*PROBLEM DESCRIPTION*:
Reproduce word for word everything in the records from the line containing "Between pixel 209" down through the last line of the records, including both of those lines.

(Stored data)
-- Start --

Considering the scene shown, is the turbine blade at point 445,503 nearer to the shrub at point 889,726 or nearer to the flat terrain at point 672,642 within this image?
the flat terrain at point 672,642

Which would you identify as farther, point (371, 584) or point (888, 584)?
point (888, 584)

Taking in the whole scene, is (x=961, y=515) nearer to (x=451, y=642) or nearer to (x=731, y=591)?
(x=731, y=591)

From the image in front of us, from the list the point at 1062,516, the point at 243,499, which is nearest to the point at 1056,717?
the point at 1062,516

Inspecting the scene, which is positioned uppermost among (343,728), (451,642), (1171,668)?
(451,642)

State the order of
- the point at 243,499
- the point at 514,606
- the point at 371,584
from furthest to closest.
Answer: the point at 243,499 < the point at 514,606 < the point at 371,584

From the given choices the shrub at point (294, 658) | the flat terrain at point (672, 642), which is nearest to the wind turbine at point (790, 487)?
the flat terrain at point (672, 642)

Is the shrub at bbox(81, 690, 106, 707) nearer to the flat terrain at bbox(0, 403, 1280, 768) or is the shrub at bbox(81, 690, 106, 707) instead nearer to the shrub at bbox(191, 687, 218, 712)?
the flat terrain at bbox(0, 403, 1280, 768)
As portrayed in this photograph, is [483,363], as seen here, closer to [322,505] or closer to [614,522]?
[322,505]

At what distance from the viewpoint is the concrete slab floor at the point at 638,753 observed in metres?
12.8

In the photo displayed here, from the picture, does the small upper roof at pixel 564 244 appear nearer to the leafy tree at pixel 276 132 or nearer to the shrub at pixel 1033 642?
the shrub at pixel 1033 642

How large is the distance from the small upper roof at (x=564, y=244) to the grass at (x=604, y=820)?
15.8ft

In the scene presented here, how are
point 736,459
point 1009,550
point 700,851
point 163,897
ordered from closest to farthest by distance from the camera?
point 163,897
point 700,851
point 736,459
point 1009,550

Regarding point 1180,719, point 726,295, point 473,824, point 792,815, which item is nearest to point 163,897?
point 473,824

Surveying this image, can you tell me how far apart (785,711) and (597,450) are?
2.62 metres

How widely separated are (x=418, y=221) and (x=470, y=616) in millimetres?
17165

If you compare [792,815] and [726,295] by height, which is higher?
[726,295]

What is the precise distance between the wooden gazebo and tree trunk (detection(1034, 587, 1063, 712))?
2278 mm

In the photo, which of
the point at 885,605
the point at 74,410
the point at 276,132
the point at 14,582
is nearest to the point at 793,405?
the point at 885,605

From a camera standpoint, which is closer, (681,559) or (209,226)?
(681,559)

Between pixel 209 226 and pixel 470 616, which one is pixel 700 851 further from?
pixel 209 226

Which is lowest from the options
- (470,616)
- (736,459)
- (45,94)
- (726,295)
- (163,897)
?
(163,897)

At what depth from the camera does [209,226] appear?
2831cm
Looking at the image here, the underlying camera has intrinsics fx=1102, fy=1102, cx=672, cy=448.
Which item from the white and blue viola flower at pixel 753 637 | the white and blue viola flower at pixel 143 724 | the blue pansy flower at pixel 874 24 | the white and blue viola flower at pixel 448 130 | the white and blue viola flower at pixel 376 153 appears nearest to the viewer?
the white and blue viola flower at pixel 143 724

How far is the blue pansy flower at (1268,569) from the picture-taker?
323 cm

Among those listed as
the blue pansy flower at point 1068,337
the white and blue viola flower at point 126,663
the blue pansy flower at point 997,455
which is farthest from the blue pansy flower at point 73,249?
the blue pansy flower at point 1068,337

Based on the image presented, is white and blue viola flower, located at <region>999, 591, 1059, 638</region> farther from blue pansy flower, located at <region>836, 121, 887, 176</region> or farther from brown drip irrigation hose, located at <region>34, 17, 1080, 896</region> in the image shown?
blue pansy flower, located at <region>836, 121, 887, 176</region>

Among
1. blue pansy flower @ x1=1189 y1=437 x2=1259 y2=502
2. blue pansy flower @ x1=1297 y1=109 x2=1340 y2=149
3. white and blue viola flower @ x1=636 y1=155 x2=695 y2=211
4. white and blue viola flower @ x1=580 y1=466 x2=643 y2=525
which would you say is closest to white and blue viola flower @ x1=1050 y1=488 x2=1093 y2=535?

-- End --

*RESULT OF THIS TASK*:
Between pixel 209 226 and pixel 470 616, which one is pixel 700 851 further from?
pixel 209 226

Which is lowest from the options
- (470,616)
- (736,459)
- (45,94)
- (726,295)
- (163,897)
?
(163,897)

At what depth from the camera does [209,226] appear?
2831cm
Looking at the image here, the underlying camera has intrinsics fx=1102, fy=1102, cx=672, cy=448.
Which item from the white and blue viola flower at pixel 753 637 | the white and blue viola flower at pixel 143 724 | the blue pansy flower at pixel 874 24 | the white and blue viola flower at pixel 448 130 | the white and blue viola flower at pixel 376 153 appears nearest to the viewer?
the white and blue viola flower at pixel 143 724

How far is the blue pansy flower at (1268,569) from the picture-taker?
323 cm

Among those listed as
the blue pansy flower at point 1068,337
the white and blue viola flower at point 126,663
the blue pansy flower at point 997,455
which is farthest from the blue pansy flower at point 73,249?
the blue pansy flower at point 1068,337

Based on the image presented, is white and blue viola flower, located at <region>999, 591, 1059, 638</region> farther from blue pansy flower, located at <region>836, 121, 887, 176</region> or farther from brown drip irrigation hose, located at <region>34, 17, 1080, 896</region> in the image shown?
blue pansy flower, located at <region>836, 121, 887, 176</region>

Among
1. blue pansy flower @ x1=1189 y1=437 x2=1259 y2=502
2. blue pansy flower @ x1=1297 y1=109 x2=1340 y2=149
3. white and blue viola flower @ x1=636 y1=155 x2=695 y2=211
4. white and blue viola flower @ x1=580 y1=466 x2=643 y2=525
which would you say is closest to white and blue viola flower @ x1=1050 y1=488 x2=1093 y2=535?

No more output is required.